Les anticipations des différents acteurs économiques auront un rôle clé. S’ils prévoient une reprise du cycle infernal des prix intérieurs et des cours des devises, le dollar à 50 LE ne sera bientôt plus qu’un souvenir d’autant qu’il a déjà atteint 72 LE au début de l’année. Si les aides promises, souvent associées à des projets industriels ou d’infrastructure, n’arrivent pas ou prennent du retard, la stabilisation pourrait être compromise ou retardée.

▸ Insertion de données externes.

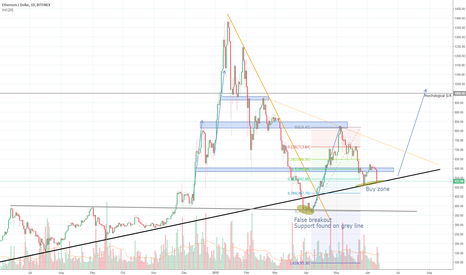 ETHUSD: Ethereum is ready to go up again!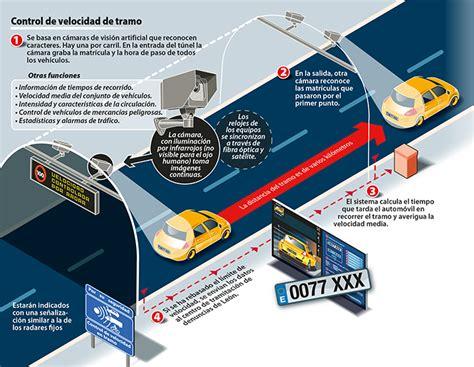Multas De Radar Por Qué Y Cómo Nos Cómo Funcionan Los Radares Que Controlan La Velocidad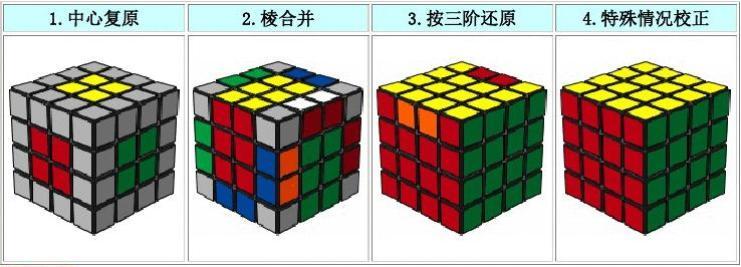 四阶魔方公式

Autre écueil, la situation désespérée des finances publiques. La charge de la dette, c’est-à-dire le paiement des intérêts dus sur la dette de l’État, absorbe les deux-tiers des recettes budgétaires. Reste un petit tiers pour aider les plus déshérités à ne pas mourir de faim, rémunérer (mal) plusieurs millions de fonctionnaires, former une jeunesse nombreuse et subvenir aux besoins d’une armée dispendieuse. La restructuration de la dette, comme cela a été fait dans les années 1990 au lendemain de la première guerre du Golfe, n’est pas à l’ordre du jour. La diplomatie internationale est incapable de s’accorder sur une solution à cette crise qui touche quasiment tous les pays émergents non pétroliers.

À défaut, l’Égypte retrouvera-t-elle le chemin des marchés financiers internationaux comme entre 2013 et 2021 ? C’est peu probable. Il faudra donc recourir à la planche à billets et relancer la chasse au dollar, avant de revenir sur les réformes du 6 mars.

Impossible « démilitarisation »

Reste enfin le plus dur : ajuster le reste de l’économie au fonctionnement désormais libéral du change et de l’argent. Cela nécessiterait de « démilitariser » l’économie aux mains des généraux depuis plus de 10 ans. Subventions, prêts non remboursés, privilèges en tous sens, fiscalité inexistante, orientations des investissements ont entrainé l’économie dans une voie stérile. L’endettement massif du pays (entre 160 et 300 milliards de dollars selon les estimations) a surtout servi à couler du béton. À elle seule, la nouvelle capitale administrative1 qui n’est toujours pas active, a coûté plus de 60 milliards de dollars. Cinq autres villes nouvelles sont perdues dans le désert, et des douzaines sont en projet. Ces investissements colossaux ne rapportent rien, sinon aux affairistes en kaki qui ont mis la main dedans.

Les investissements productifs dans le reste de l’économie ont quant à eux été sacrifiés. Seuls les étrangers ont osé quelques opérations dans les hydrocarbures ou le tourisme. La bourgeoisie très allante du temps du président Hosni Moubarak s’est mise aux abonnés absents, déséquilibrant un peu plus une économie sous influence.

Le président Abdel Fattah Al-Sissi et son premier ministre ont promis le retour des dollars et la baisse des prix grâce à leurs mesures. Pourtant le scepticisme reste de rigueur, ces mesures pouvant se révéler bonnes ni pour l’économie, ni pour les Égyptiens.

1Également appelée Wedian ou Al-Masa, cette ville nouvelle destinée à devenir la capitale en remplacement du Caire, est en construction depuis 2016. Le chantier est situé à environ 45 kilomètres à l’est du Caire, en plein désert.